→ **WHAT THE TASK ASKS**:
Retype the opening lines of the data exactly, stopping after the line that contains "நயன்தாரா நடிக்க வேண்டிய". Skip every picture.

→ **ENTRIES PROVIDED**:
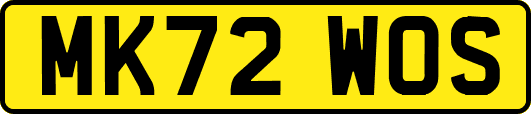 MK72WOS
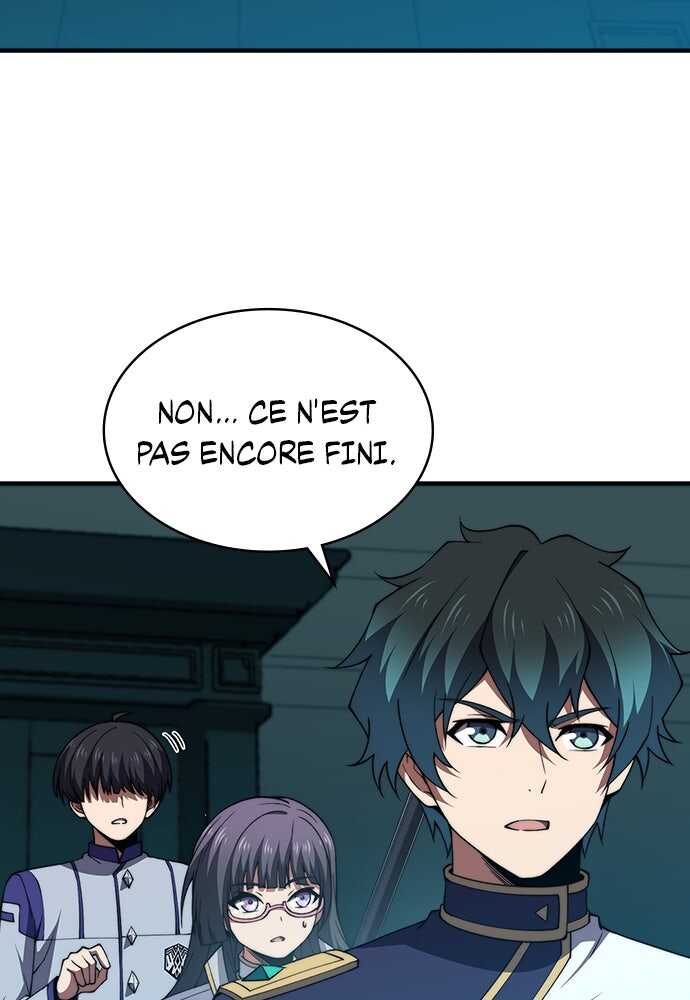 Read Transcending the future with space-time magic scan Manga Online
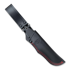 Fällkniven WM1 Small Game Hunting Knife - Lam. VG7 - Leather FNWM1L
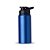 GARRAFA SQUEEZE ALUMÍNIO 650ML - Imagem 2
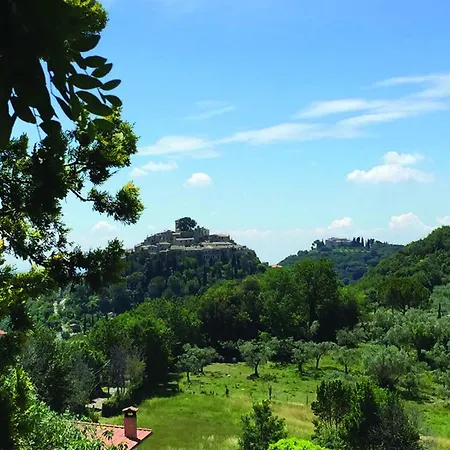 Casa vacanze La Viola Casperia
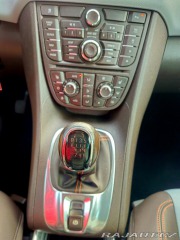Opel Meriva 1,7   CDTi Cosmo 2013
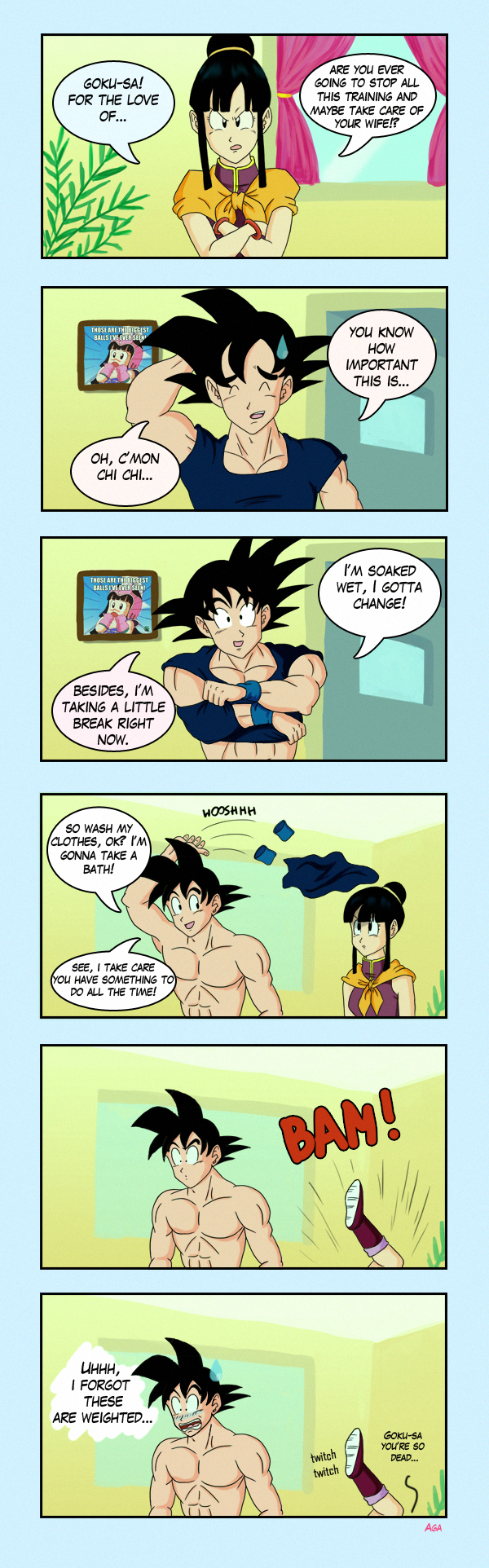 Dragon Ball #75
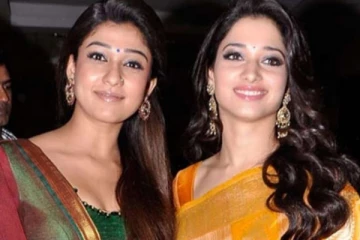 நயன்தாரா நடிக்க வேண்டிய படம்.. ஆனால், அந்த இடத்தை பிடித்த தமன்னா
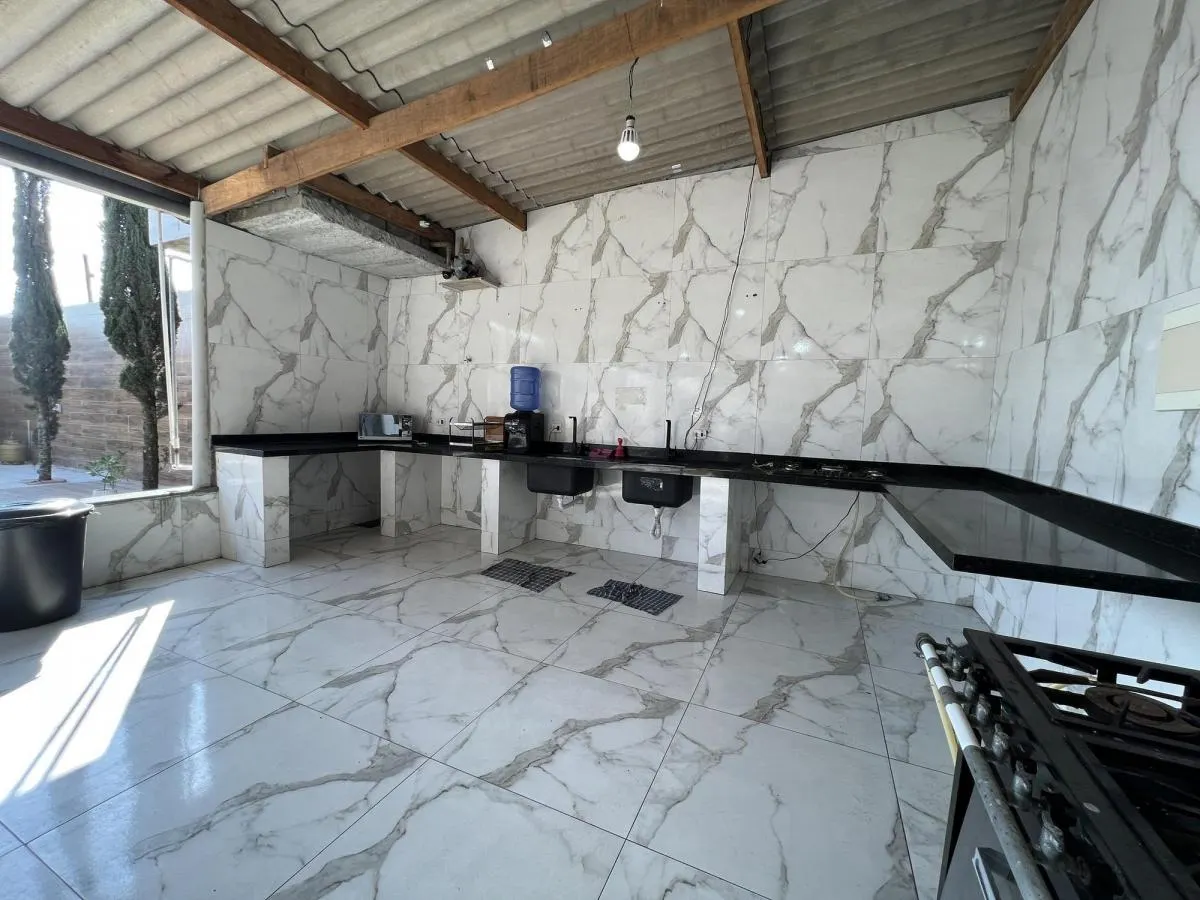 Chácara à venda de 720 m² em Suzano, SP, Brasil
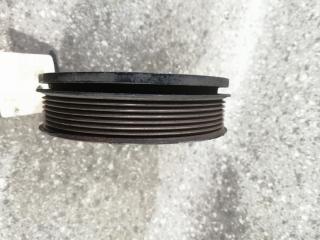 шкив коленвала Renault Laguna 2 поколение 2004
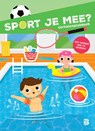 Sport je mee? Verhalenplakboek -  - 9789403237336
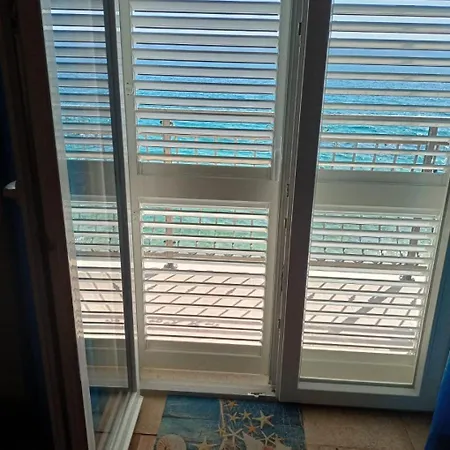 Zdravko Apartament *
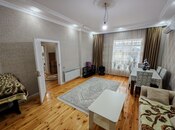 3 otaqlı həyət evi/bağ evi - Savalan q. - 110 m²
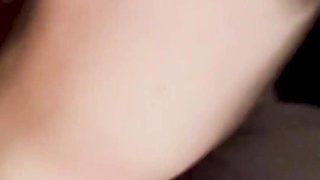 Gang Romp Sans a Protection, The Transvestite Nailed and Was Nailed - Nicolly Summers (FINISH IN SHEER AND CRIMSON)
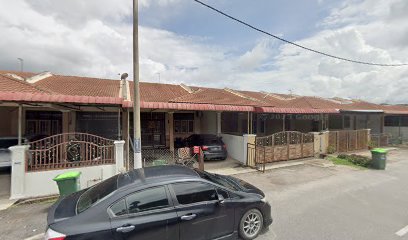 Homestay Pulasan Jitra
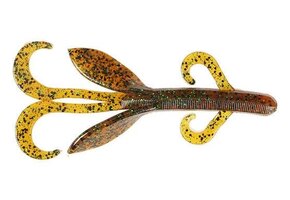 Strike King KVD Perfect Plastic Game Hawg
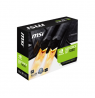 MSI | GeForce GT 1030 2GHD4 LP OC | NVIDIA | 2 GB | GeForce GT 1030 | DDR4 | HDMI ports quantity 1 | PCI Express 3.0 x16 (uses x
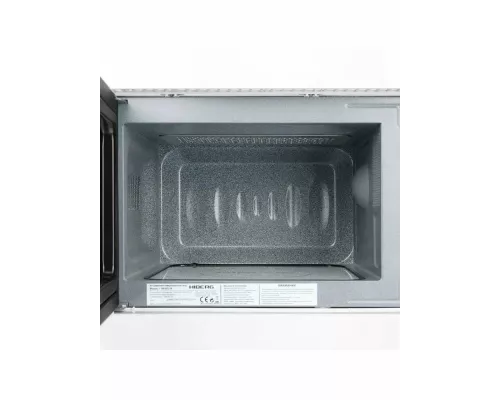 Встраиваемая микроволновая печь HIBERG i-VM 6502 W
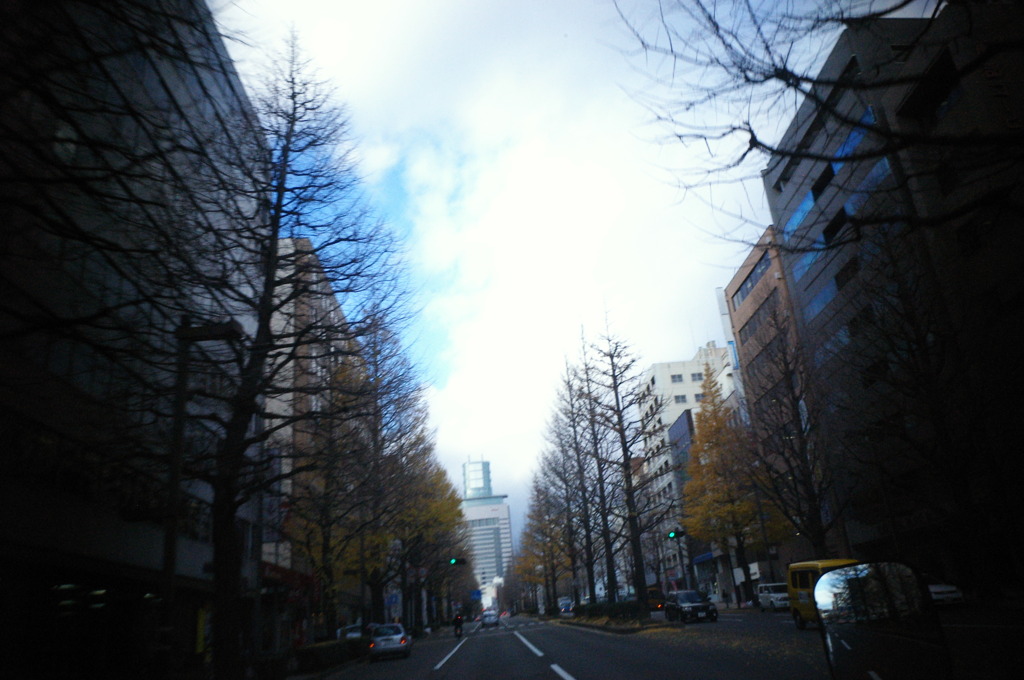 出勤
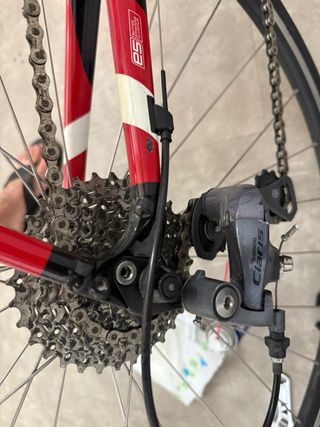 Bicicleta Carretera Specialized Allez talla 58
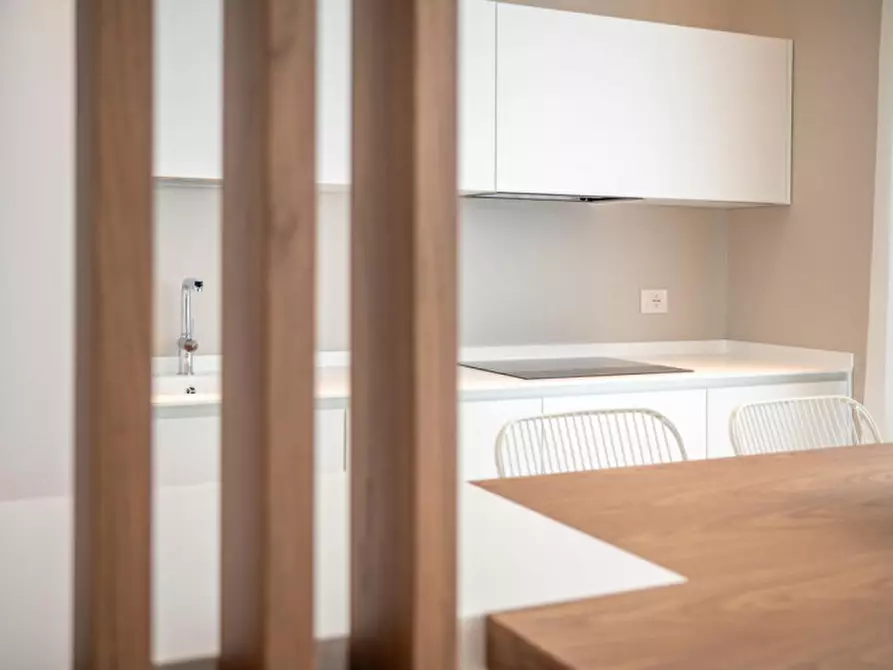 Immagine 13 di Appartamento in vendita  a Jesolo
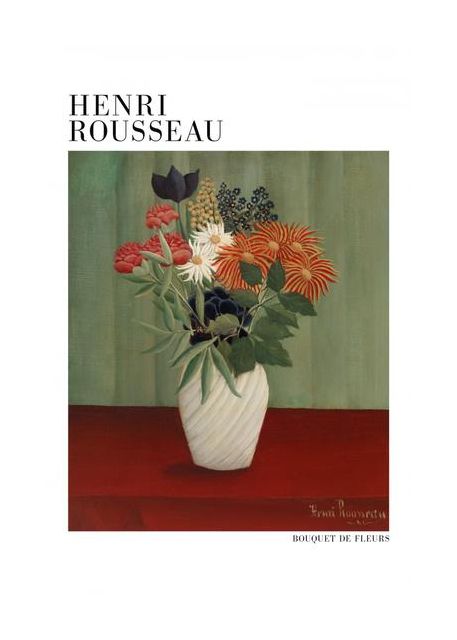 Bouquet De Fleurs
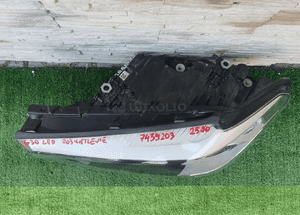 Lampa led bmw 5 G30 G31 lci 7439203 3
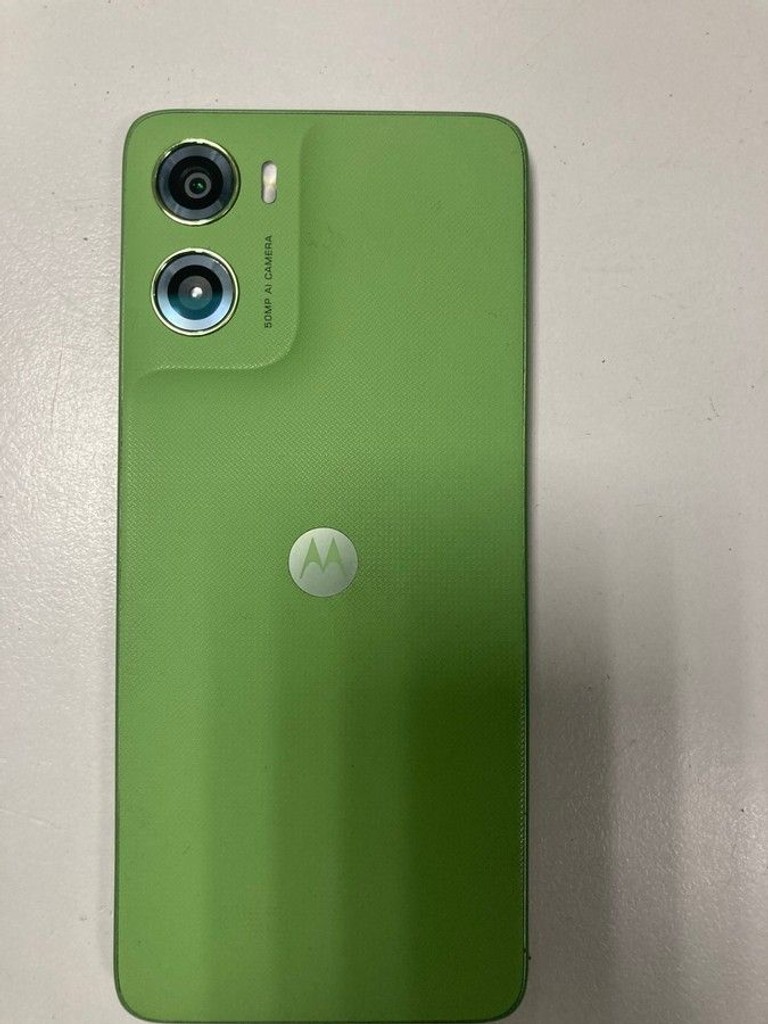 Оголошення Motorola moto g06 4g 4/128gb Б/У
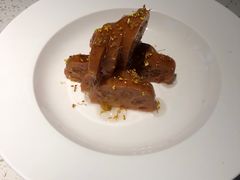 -船歌·鱼水饺青岛菜(金狮广场店)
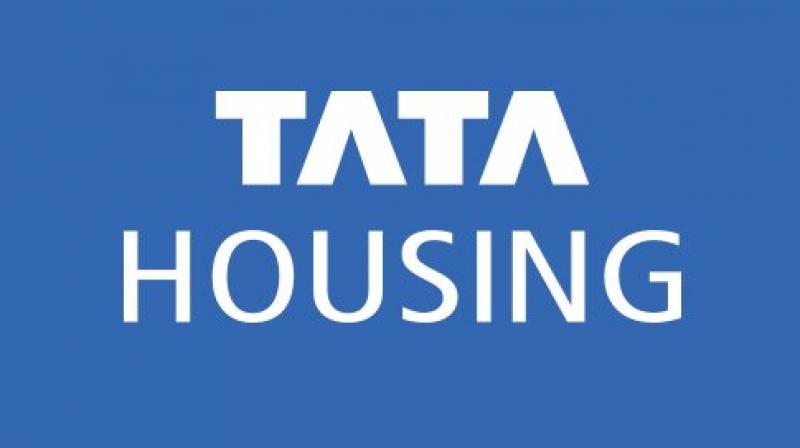 The company, through it 100 per cent subsidiary Tata Value Homes, is expected to launch 2-3 bedroom apartments with Smart Home features.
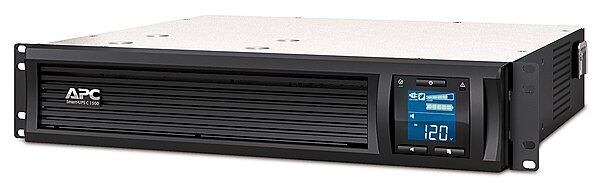 APC Smart-UPS with SmartConnect Sinewave Line Interactive UPS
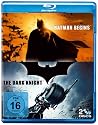 The Dark Knight & Batman Begins (2 Discs) [Blu-ray]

→ **TASK ANSWER**:
 MK72WOS
 Read Transcending the future with space-time magic scan Manga Online
 Fällkniven WM1 Small Game Hunting Knife - Lam. VG7 - Leather FNWM1L
 GARRAFA SQUEEZE ALUMÍNIO 650ML - Imagem 2
 Casa vacanze La Viola Casperia
Opel Meriva 1,7   CDTi Cosmo 2013
 Dragon Ball #75
 நயன்தாரா நடிக்க வேண்டிய படம்.. ஆனால், அந்த இடத்தை பிடித்த தமன்னா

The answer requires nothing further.